*UE Learning from User-generated Data, CP MMS, JKU Linz 2022*
# Exercise 4: Evaluation

In this exercise we'll have a closer look at two very different RecSys evaluation metrics and use them to compare the three algorithms we implemented so far to each other. Please consult the lecture slides and the presentation from UE Session 4 for a recap.

The assignment submission deadline is 15.05.2022 23:59.

Make sure to rename the notebook according to the convention:

LUD22_ex03_k<font color='red'><Matr. Number\></font>_<font color='red'><Surname-Name\></font>.ipynb

for example:

LUD22_ex03_k000007_Bond_James.ipynb

## Implementation
In this exercise, as before, you are reqired to write a number of functions. Only implemented functions are graded. Insert your implementations into the templates provided. Please don't change the templates even if they are not pretty. Don't forget to test your implementation for correctness and efficiency.

Please **only use libraries already imported in the notebook**.

In [1]:
import pandas as pd
import numpy as np
import random as rnd

import torch
from torch import nn, optim
from sklearn.metrics.pairwise import cosine_similarity, euclidean_distances
import scipy.linalg as linalg

from tqdm import tqdm
import random as rnd

## <font color='red'>TASK 1/2</font>: Evaluation Metrics

Implement DCG, nDCG and Average Artist entropy in the corresponding templates.

### DCG Score
Implement DCG following the input/output convention:
#### Input:
* prediction - (not an interaction matrix!) numpy array with recommendations. Row index corresponds to User_id, column index corresponds to the rank of the item mentioned in the sell. Every cell (i,j) contains **item id** recommended to the user (i) on the position (j) in the list. For example:

The following predictions structure [[12, 7, 99], [0, 97, 6]] means that the user with id==1 (second row) got recommended item **0** on the top of the list, item **97** on the second place and item **6** on the third place.

* test_interaction_matrix - (plain interaction matrix format as before!) interaction matrix constructed from interactions held out as a test set, rows - users, columns - items, cells - 0 or 1

* topK - integer - top "how many" to consider for the evaluation. By default top 10 items are to be considered

#### Output:
* DCG score

Don't forget, DCG is calculated for every user separately and then the average is returned.


<font color='red'>**Attention!**</font> Use logarithm with base 2 for discounts!

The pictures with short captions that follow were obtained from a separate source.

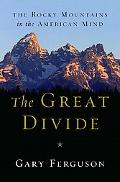 Great Divide The Rocky Mountains in the American Mind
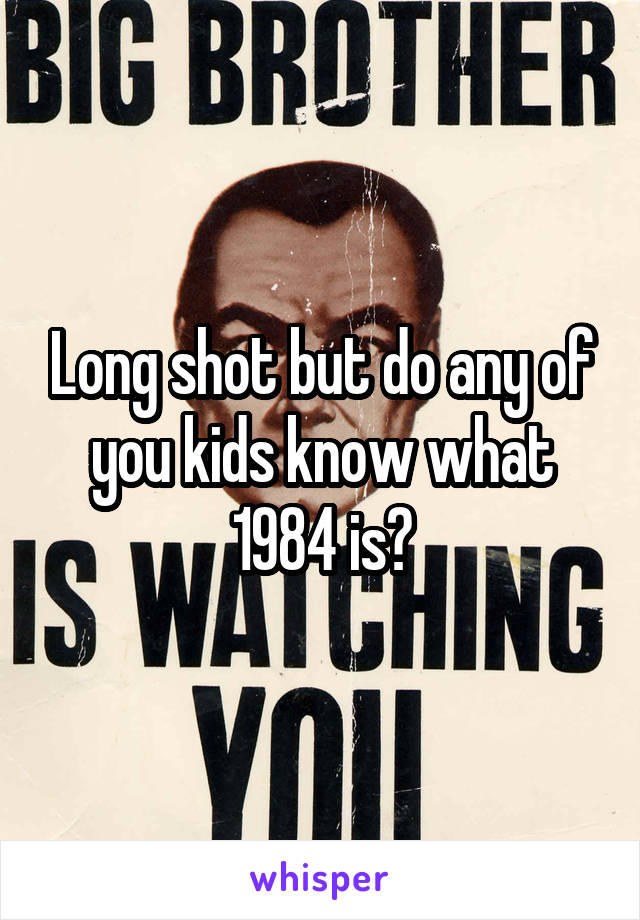 Long shot but do any of you kids know what 1984 is?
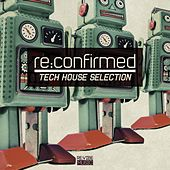 Re:Confirmed - Tech House Selection by Various Artists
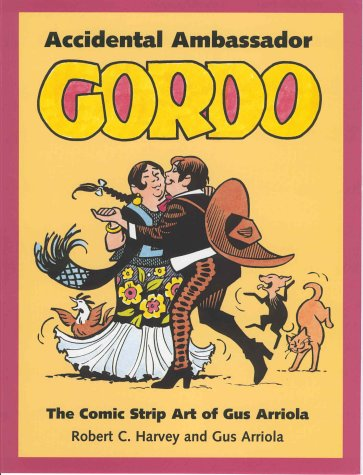 Accidental Ambassador Gordo: The Comic Strip Art of Gus Arriola (Hardback): Robert C. Harvey, Gus ...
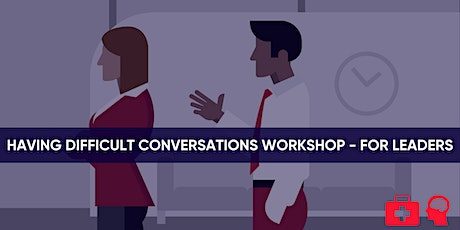 Having Difficult Conversations Workshop - For Leaders tickets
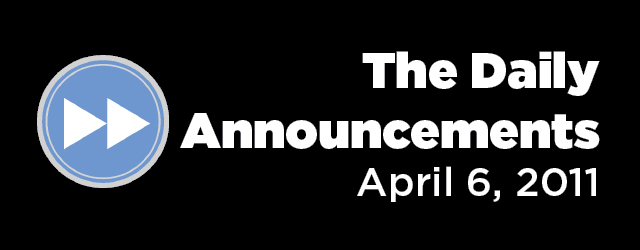 Daily Announcements: April 6, 2011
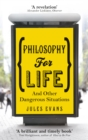 Philosophy for Life : And other dangerous situations - eBook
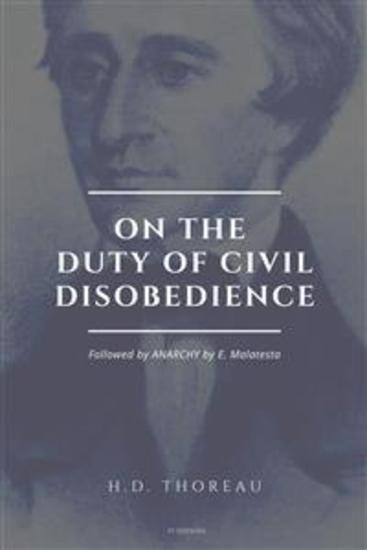 On the Duty of Civil Disobedience - Resistance to Civil Government (Followed by ANARCHY by E Malatesta) - cover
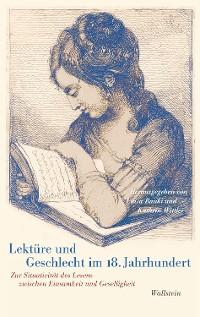 Cover Lektüre und Geschlecht im 18. Jahrhundert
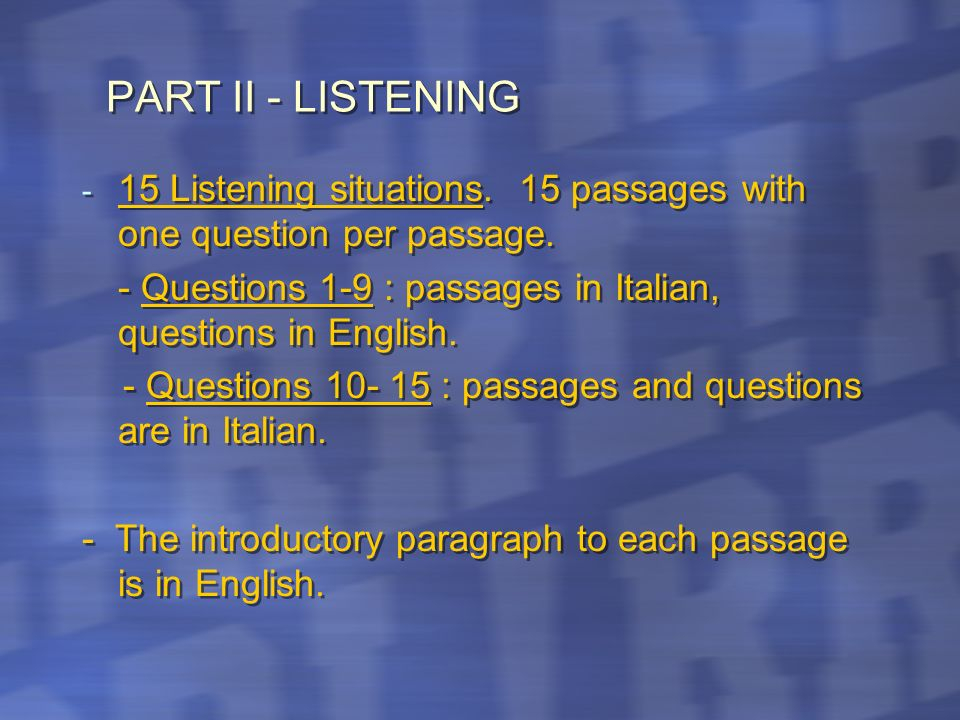 PART II - LISTENING15 Listening situations. 15 passages with one question per passage. - Questions 1-9 : passages in Italian, questions in English.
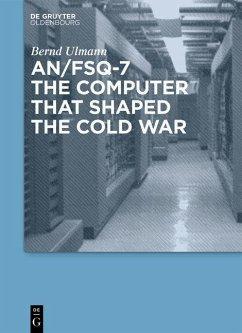 AN/FSQ-7: the computer that shaped the Cold War (eBook, PDF) - Ulmann, Bernd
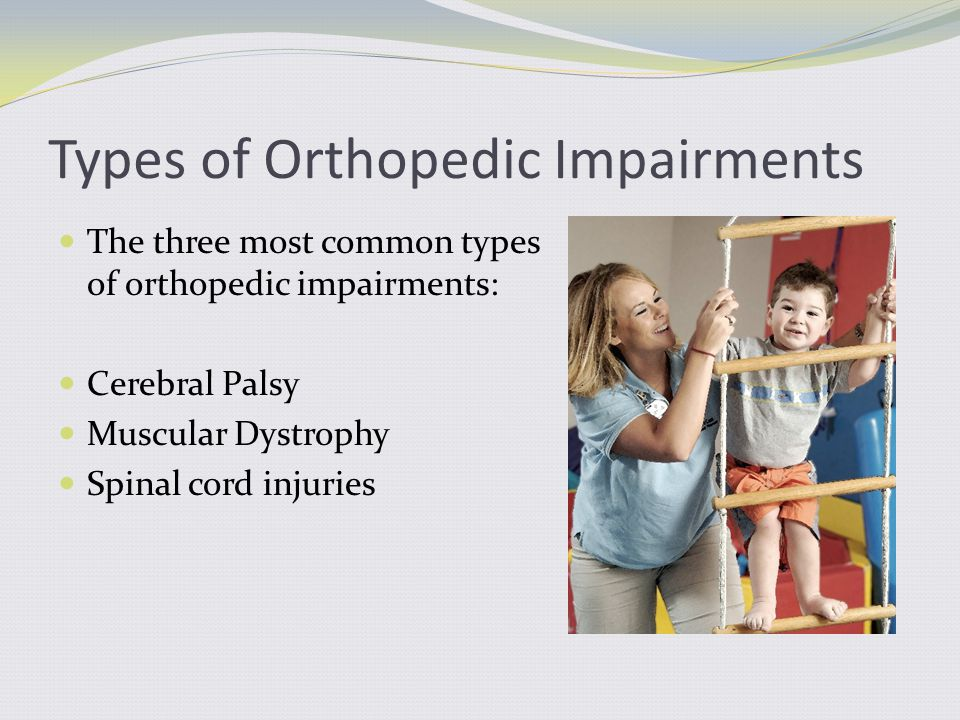 Cerebral Palsy The largest group of students with orthopedic impairments.
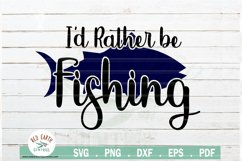 Fishing quote svg, I'd rather be fishing SVG,EPS,PNG,DXF,PDF Product Image 2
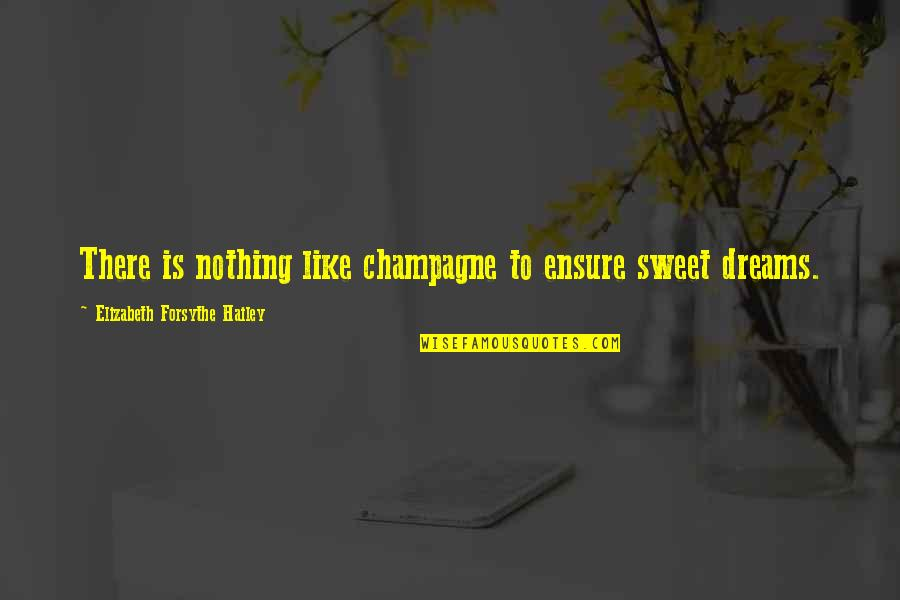 Nothing Is As Sweet As You Quotes By Elizabeth Forsythe Hailey: There is nothing like champagne to ensure sweet
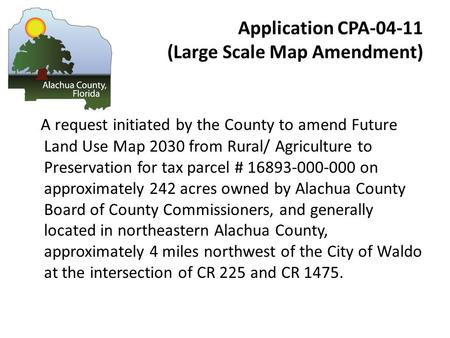 Application CPA-04-11 (Large Scale Map Amendment) A request initiated by the County to amend Future Land Use Map 2030 from Rural/ Agriculture to Preservation.
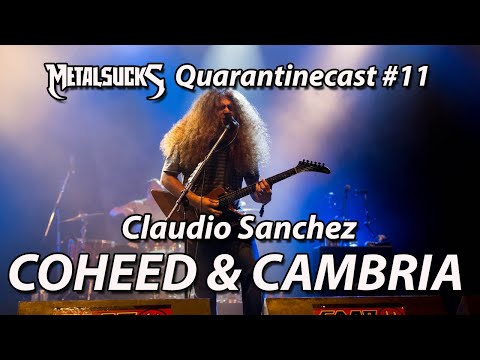 COHEED AND CAMBRIA's Claudio Sanchez on The Quarantinecast #11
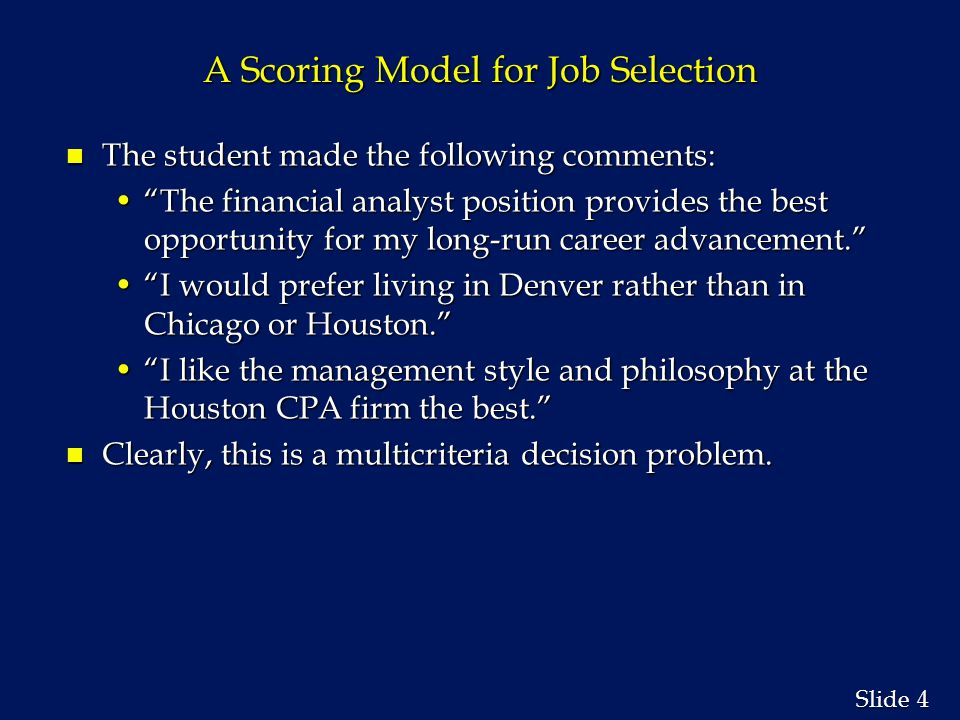 15 Slide A Scoring Model for Job Selection n Step 4: Compute the score for each decision alternative.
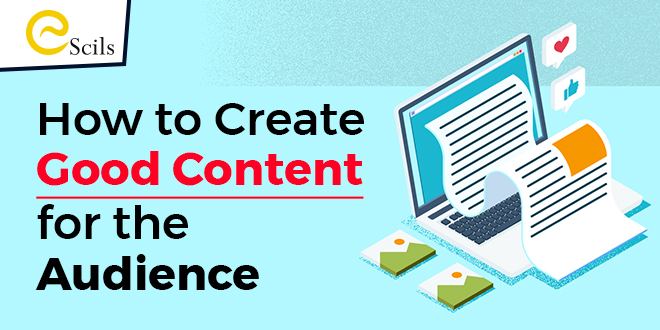 How to Create Good Content for the Audience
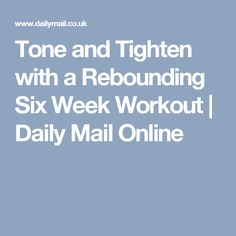 Tone and Tighten with a Rebounding Six Week Workout | Daily Mail Online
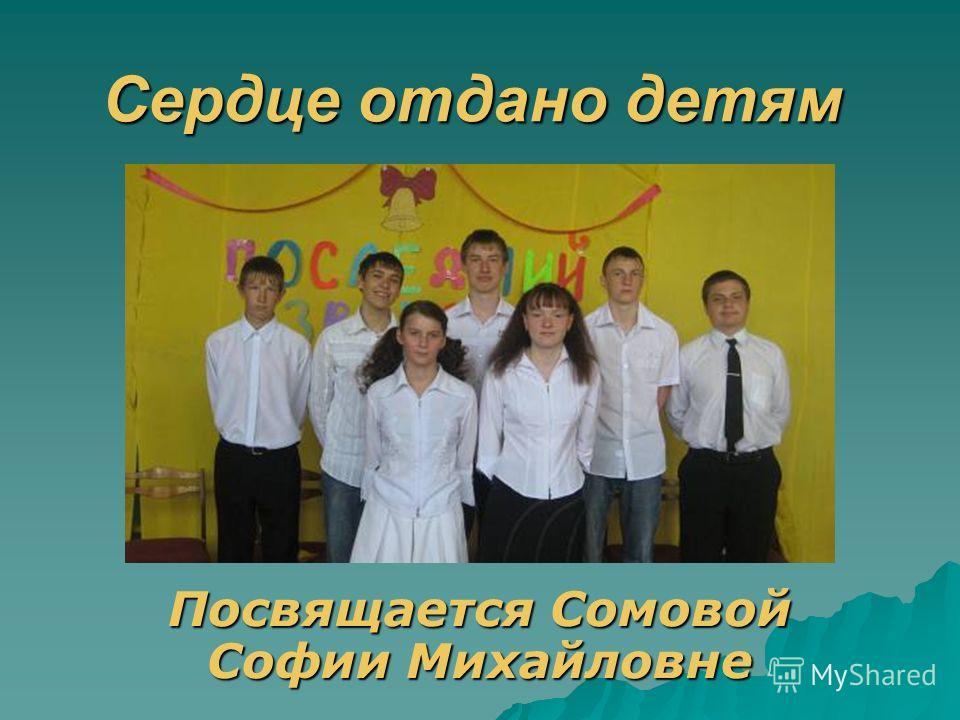 Сердце отдано детям Посвящается Сомовой Софии Михайловне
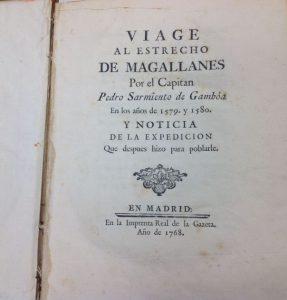 Sarmiento de Gamboa, Pedro. Viaje al estreco de Magallanes. Madrid: Impr. Real de la Gazeta, 1768.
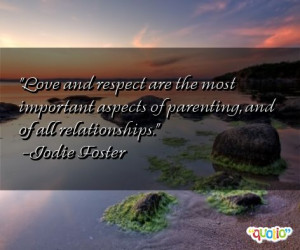 Love and respect are the most important aspects of parenting , and of ...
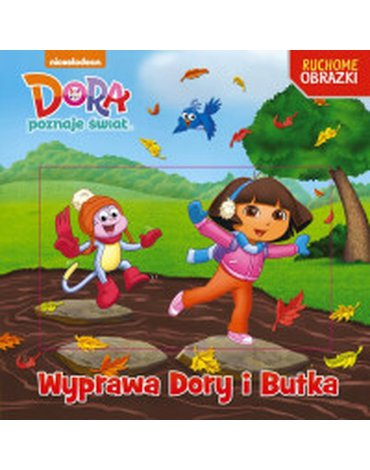 Media Service Zawada - Dora. Ruchome obrazki. Wyprawa Dory i Butka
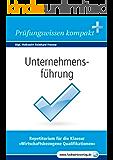 Unternehmensführung: Vorbereitung auf die IHK-Klausuren 2016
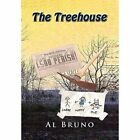 The Treehouse 9781456896492 by Al Bruno Hardcover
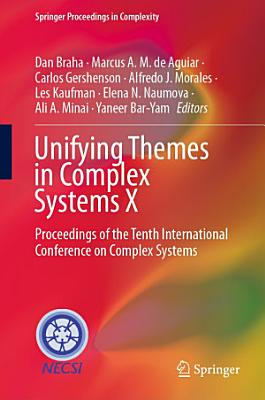Unifying Themes in Complex Systems X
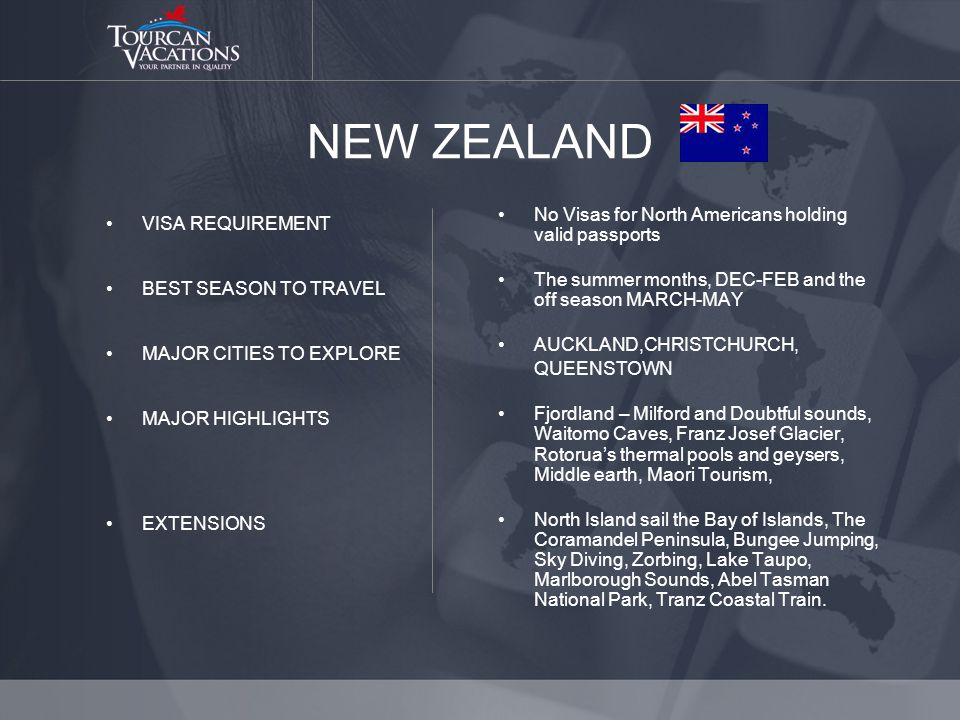 NEW ZEALAND VISA REQUIREMENT BEST SEASON TO TRAVEL MAJOR CITIES TO EXPLORE MAJOR HIGHLIGHTS EXTENSIONS No Visas for North Americans holding valid passports The summer months, DEC-FEB and the off season MARCH-MAY AUCKLAND,CHRISTCHURCH, QUEENSTOWN Fjordland – Milford and Doubtful sounds, Waitomo Caves, Franz Josef Glacier, Rotoruas thermal pools and geysers, Middle earth, Maori Tourism, North Island sail the Bay of Islands, The Coramandel Peninsula, Bungee Jumping, Sky Diving, Zorbing, Lake Taupo, Marlborough Sounds, Abel Tasman National Park, Tranz Coastal Train.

Remember that the top1 recommendation shouldn't get discounted! Users without interactions in the test set shouldn't contribute to the score.

In [2]:
def get_dcg_score(predictions: np.ndarray, test_interaction_matrix: np.ndarray, topK=10) -> float:
    """
    predictions - np.ndarray - predictions of the recommendation algorithm for each user.
    test_interaction_matrix - np.ndarray - test interaction matrix for each user.

    returns - float - mean dcg score over all user.
    """
    score = None

    # TODO: YOUR IMPLEMENTATION.

    score = 0

    # In case a interaction_row is completely empty
    delete_list = []
    for i, row in enumerate(test_interaction_matrix):
        if np.all((row == 0)):
            delete_list.append(i)

    test_interaction_matrix = np.delete(test_interaction_matrix, delete_list, 0)
    predictions = np.delete(predictions, delete_list, 0)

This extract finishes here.